* [VORLIEGENDER TEXT]:
Warum #gedenkdiensterhalten?

Vom Zivildienstgesetz zum Freiwilligengesetz – Was hat sich verändert?

Bis 2016 war Gedenkdienst im Ausland als Form des Zivilersatzdiensts gesetzlich im Zivildienstgesetz verankert. Seit der am 1. Jänner 2016 in Kraft getretenen Novelle umfasst nun ausschließlich das Freiwilligengesetz Gedenkdienste, die Anrechenbarkeit als Zivildienst bleibt bestehen. Durch das Freiwilligengesetz können nun auch Frauen und (nicht-wehrpflichtige) Männer zu gleichen Rechten und Bedingungen einen (theoretisch) finanzierten Gedenkdienst leisten. Für alle Freiwilligendienste im Ausland – das beinhaltet auch Sozial- und Friedensdienste – wurde eine Fördersumme von 720.000 Euro festgeschrieben, auf die kein Rechtsanspruch besteht. Für die finanzielle Förderung wurde die „soziale Bedürftigkeit“ der Freiwilligen als Kriterium eingeführt. Die Umsetzung erfolgt durch einen Förderungsvertrag zwischen dem Trägerverein und dem Bundesministerium für Arbeit, Soziales und Konsumentenschutz, das neue Richtlinien vorgibt. Diese neuen rechtlichen und finanziellen Rahmenbedingungen stellen die Gedenkdienstleistenden und die Trägervereine vor enorme Herausforderungen.

Unsere Kritik an den Veränderungen betrifft insbesondere die erneute Kürzung der jährlichen Fördersumme für Gedenkdienstleistende und die Umsetzung der sozialen Bedürftigkeit, die eine „Förderwürdigkeit“ in Form von Haushalts-Einkommensgrenzen vorsieht. Details zu unseren Kritikpunkten sind unter „Was fordern wir?“ zu finden.

Warum braucht es Gedenkdienst?

Für uns als Verein GEDENKDIENST ist klar, dass historisch-politische Bildungsarbeit und aktive Erinnerungskultur nicht nur rund um Gedenktage im Mittelpunkt der Aufmerksamkeit stehen dürfen. Seit 25 Jahren tragen wir als Verein in Österreich durch unser Bildungsprogramm dazu bei. Dass Bildungsarbeit und die Erinnerung an das NS-Regime an 365 Tagen im Jahr notwendig sind, zeigt unter anderem eine aktuelle Studie, wonach der Ruf nach einem „starken Mann“ an der Spitze Österreichs wieder lauter und ein autoritärer Staat gutgeheißen wird.[1]

Seit 1992 ist Gedenkdienst als Zivilersatzdienst ein klares politisches Zeichen der Republik Österreich gegen das Vergessen. An Holocaust-Gedenkstätten, pädagogischen Institutionen und Betreuungseinrichtungen für Zeitzeuginnen und Zeitzeugen leisten Gedenkdienstleistende jedes Jahr in Europa, Israel, Südamerika und den USA einen aktiven Beitrag zur Erinnerungsarbeit und Gedenkpolitik. Gedenkdienst wird sowohl von Überlebenden des Nationalsozialismus als auch von ausländischen Vertreterinnen und Vertretern an den Einsatzorten als ein starkes gesellschafts- und außenpolitisches Zeichen wahrgenommen sowie als Form der kritischen Auseinandersetzung mit der österreichischen Zeitgeschichte und der Verantwortung der Republik geschätzt. Gedenkdienstleistende und ihr aktiver Beitrag zur Aufarbeitung des Nationalsozialismus sind für die internationalen Einsatzstellen, die Republik Österreich und auch Überlebende des Holocaust von großer Bedeutung. Ein Beispiel sind die Oral-History-Interviews mit (ehemaligen) Österreicherinnen und Österreichern, die 1938 aus ihrer Heimat vertrieben wurden – durch diese Interviews werden ihre wertvollen individuellen Geschichten weitergetragen.

* [ZIEL DER AUFGABE]: Wie lautet die Passage aus dem Text zum Gedenkdienst von „Unsere Kritik an“ bis einschließlich „braucht es Gedenkdienst?“, wenn man darin „Kürzung“ gegen „Senkung“ austauscht?

* [ZEILENAUSZÜGE]:

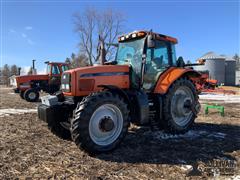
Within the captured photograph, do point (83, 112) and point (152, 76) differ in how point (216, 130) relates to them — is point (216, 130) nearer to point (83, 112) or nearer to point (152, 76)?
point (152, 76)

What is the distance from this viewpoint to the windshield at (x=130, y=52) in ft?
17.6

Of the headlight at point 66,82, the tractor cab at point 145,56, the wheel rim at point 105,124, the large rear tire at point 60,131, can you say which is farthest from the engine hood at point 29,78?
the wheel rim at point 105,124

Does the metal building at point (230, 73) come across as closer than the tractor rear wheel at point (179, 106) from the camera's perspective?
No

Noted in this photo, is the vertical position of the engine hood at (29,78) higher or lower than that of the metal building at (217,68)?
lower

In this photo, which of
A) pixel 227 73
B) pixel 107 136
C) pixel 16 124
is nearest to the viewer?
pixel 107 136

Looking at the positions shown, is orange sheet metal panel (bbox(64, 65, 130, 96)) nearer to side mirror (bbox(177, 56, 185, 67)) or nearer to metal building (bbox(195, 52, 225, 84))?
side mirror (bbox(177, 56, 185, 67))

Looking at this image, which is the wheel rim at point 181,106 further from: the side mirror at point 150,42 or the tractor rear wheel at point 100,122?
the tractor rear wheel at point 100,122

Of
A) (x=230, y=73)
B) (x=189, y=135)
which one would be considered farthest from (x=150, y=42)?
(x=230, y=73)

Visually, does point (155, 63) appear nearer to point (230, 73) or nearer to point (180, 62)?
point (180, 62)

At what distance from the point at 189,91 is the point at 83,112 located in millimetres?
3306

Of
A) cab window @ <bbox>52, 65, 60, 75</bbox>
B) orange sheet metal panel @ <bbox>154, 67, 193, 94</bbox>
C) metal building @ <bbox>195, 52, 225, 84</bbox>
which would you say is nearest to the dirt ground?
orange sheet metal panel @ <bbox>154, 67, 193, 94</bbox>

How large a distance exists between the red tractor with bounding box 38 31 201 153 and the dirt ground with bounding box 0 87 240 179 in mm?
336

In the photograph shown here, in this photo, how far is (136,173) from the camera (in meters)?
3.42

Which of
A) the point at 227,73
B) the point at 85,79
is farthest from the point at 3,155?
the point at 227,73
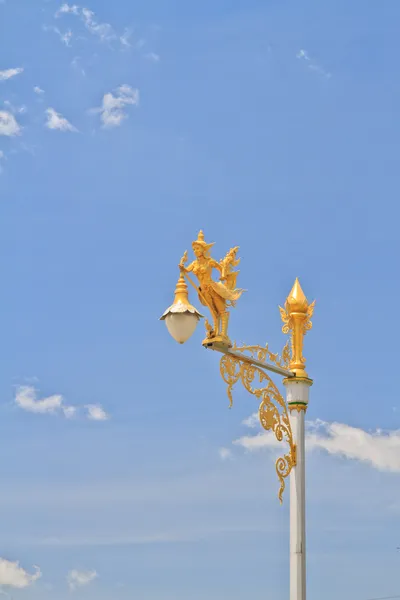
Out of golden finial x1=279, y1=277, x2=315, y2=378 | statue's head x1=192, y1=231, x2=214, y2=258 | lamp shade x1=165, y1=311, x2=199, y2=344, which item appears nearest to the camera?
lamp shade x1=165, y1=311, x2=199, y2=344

...

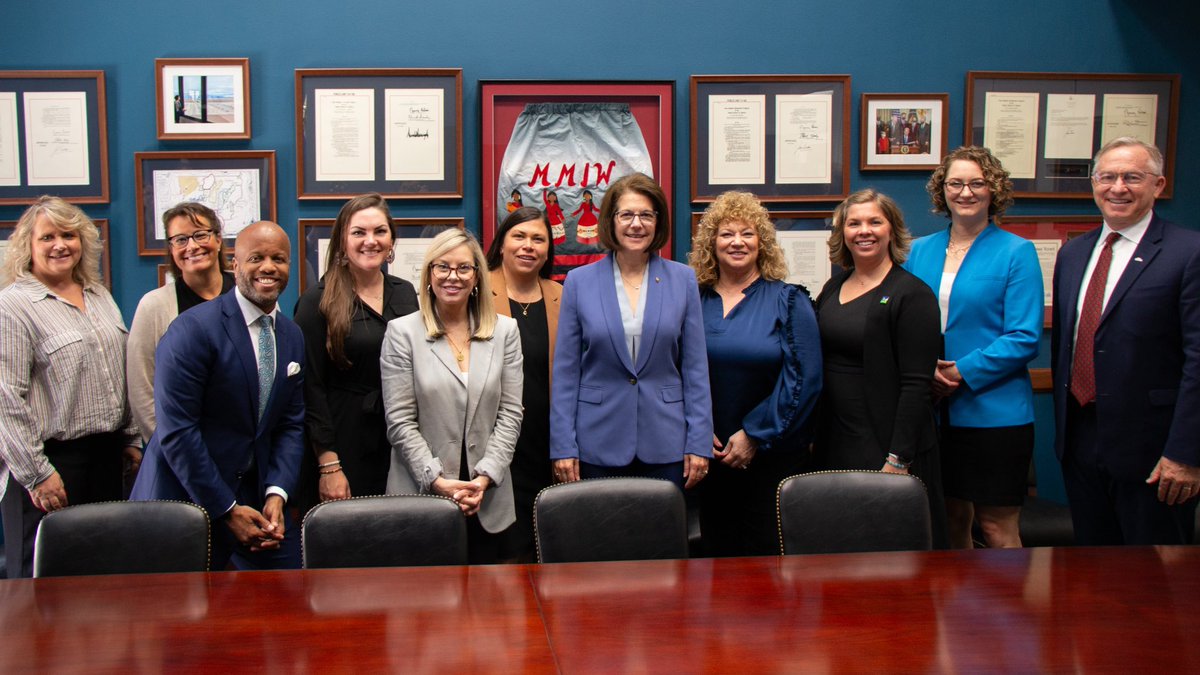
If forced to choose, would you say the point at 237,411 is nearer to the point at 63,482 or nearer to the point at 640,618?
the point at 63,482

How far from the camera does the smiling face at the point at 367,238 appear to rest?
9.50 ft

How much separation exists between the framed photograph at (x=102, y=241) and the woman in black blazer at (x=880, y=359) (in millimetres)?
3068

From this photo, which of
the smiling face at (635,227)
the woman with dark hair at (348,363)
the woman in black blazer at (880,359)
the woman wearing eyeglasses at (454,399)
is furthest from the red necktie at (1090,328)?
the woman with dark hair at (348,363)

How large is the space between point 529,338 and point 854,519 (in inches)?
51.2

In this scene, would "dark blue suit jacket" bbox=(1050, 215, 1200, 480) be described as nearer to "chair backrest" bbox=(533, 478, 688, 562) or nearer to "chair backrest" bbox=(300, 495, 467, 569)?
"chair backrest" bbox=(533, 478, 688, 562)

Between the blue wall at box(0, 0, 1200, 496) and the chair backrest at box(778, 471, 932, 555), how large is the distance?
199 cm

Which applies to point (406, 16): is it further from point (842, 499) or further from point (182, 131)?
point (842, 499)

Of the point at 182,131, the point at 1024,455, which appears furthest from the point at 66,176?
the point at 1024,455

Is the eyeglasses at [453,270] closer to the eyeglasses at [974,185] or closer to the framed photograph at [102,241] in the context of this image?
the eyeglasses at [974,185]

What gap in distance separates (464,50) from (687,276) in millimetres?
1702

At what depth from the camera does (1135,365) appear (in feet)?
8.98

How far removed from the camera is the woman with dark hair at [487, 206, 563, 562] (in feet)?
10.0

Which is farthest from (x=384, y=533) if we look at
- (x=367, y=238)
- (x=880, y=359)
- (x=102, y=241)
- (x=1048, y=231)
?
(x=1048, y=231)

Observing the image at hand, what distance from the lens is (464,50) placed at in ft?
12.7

==

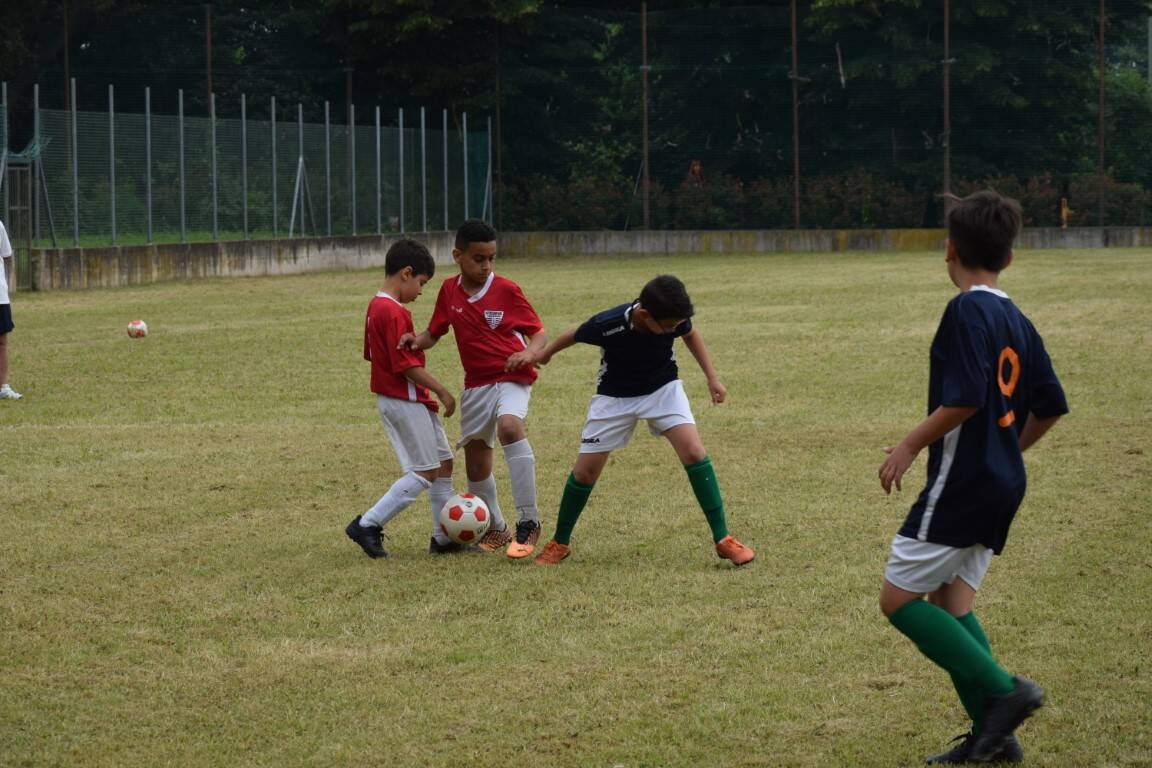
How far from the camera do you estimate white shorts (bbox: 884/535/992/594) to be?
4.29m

* [ANTWORTFELD]:
Unsere Kritik an den Veränderungen betrifft insbesondere die erneute Senkung der jährlichen Fördersumme für Gedenkdienstleistende und die Umsetzung der sozialen Bedürftigkeit, die eine „Förderwürdigkeit“ in Form von Haushalts-Einkommensgrenzen vorsieht. Details zu unseren Kritikpunkten sind unter „Was fordern wir?“ zu finden.

Warum braucht es Gedenkdienst?